When Kwan presented the storm drain master plan to the town council this summer he indicated that the weaknesses of the system are the narrow, obstructed or damaged pipes and the under-capacity culverts. The report listed high priority work with an associated cost of $8.9 million.
The study done by Schaaf and Wheeler listed the 35 culverts analyzed, with 17 undersized. Five of these were a high priority, including those under St. Andrews Drive, Camino Pablo, Woodford Drive and the Hacienda de las Flores property. One solution proposed by the consultant was daylighting or uncovering the culverts. The report also identified several neighborhood drain collectors that did not have the capacity to handle a 10-year flood (see http://www.moraga.ca.us/council/meetings/2015/070815/TC-070815_XI_B_StormDrainMasterPlan.pdf).
When Kwan presented the storm drain plan to the council, members approved it but recognized that there were no funds for it at that time. They decided that the first tasks were to determine ownership of pipes and culverts, and to conduct a community needs survey, which includes funding of the town's storm drain system needs. Schaaf and Wheeler is contracted to complete the easement research for storm drain pipes and culverts to determine responsibility.
Storm drain repairs are part of this year's paving program; they include those located on Alderbrook Place, Del Monte Way, Natalie Drive and Scofield Drive. Kwan confirmed that next year's paving program will address locations on Bollinger Canyon Road and Corliss Drive.
The study also showed that the creeks that run in daylight have enough capacity, provided that the neighbors do their cleanup work. A simple stroll on the Lafayette-Moraga Regional Trail behind Saklan School raises doubts regarding the cleaning up of at least a portion of the Moraga Creek: tree trunks and debris clutter the stream and branches have started to pile under the Canyon Bridge. "In the case of the creek by the bike trail near School Street, the town is in the process of notifying residents, to reiterate their responsibility of maintaining their creeks as it has been theorized to be an El Niño year," confirmed Kwan.
"We handed out information on how to prepare for storms at the Community Faire and Pear and Wine Festival and shared information through articles in the Town Crier and About Town," said Kwan, adding that the town did its homework, cleaning rain gutters on all municipal buildings, and delaying the reconstruction of Rheem Boulevard and repair of its underlying slides in order to minimize water erosion.
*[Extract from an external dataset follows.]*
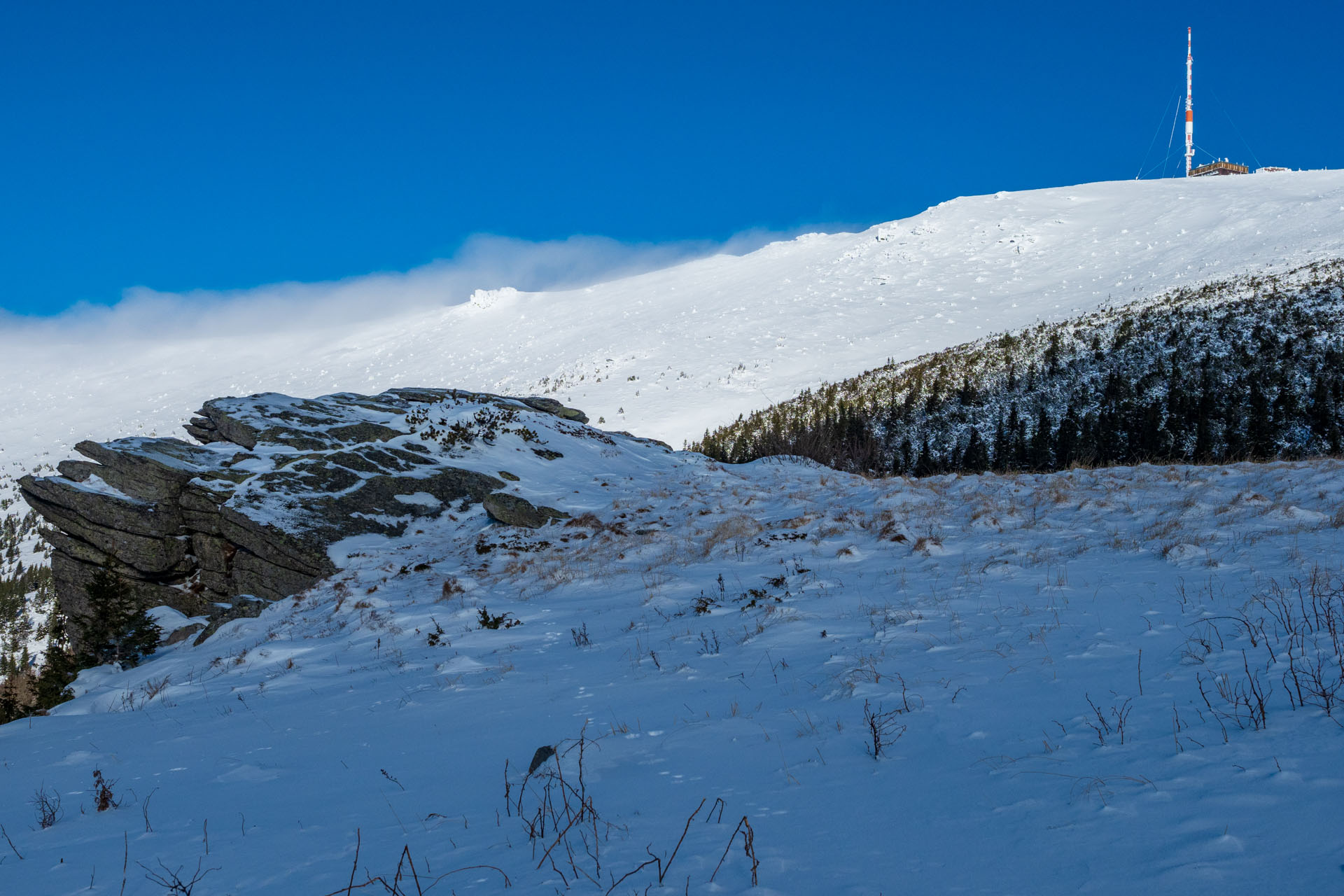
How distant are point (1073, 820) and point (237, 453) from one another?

Lamorinda is also strengthening its capacity to respond to emergencies. "We are working on disaster drills with Lafayette and Orinda to test emergency radio systems," explained Kwan. "We have done extensive emergency preparedness training with Saint Mary's College and Moraga-Orinda Fire District for all the staff and town council over the past three years, and coordinated training efforts with Orinda and Lafayette last year." The town also completed a Field Operations Center with needed emergency technology and communications at 335 Rheem Blvd. and has procured multiple yards of fill sand and empty sandbags at station 41, located at 1280 Moraga Way. "Residents are asked to take only what they need," said Kwan.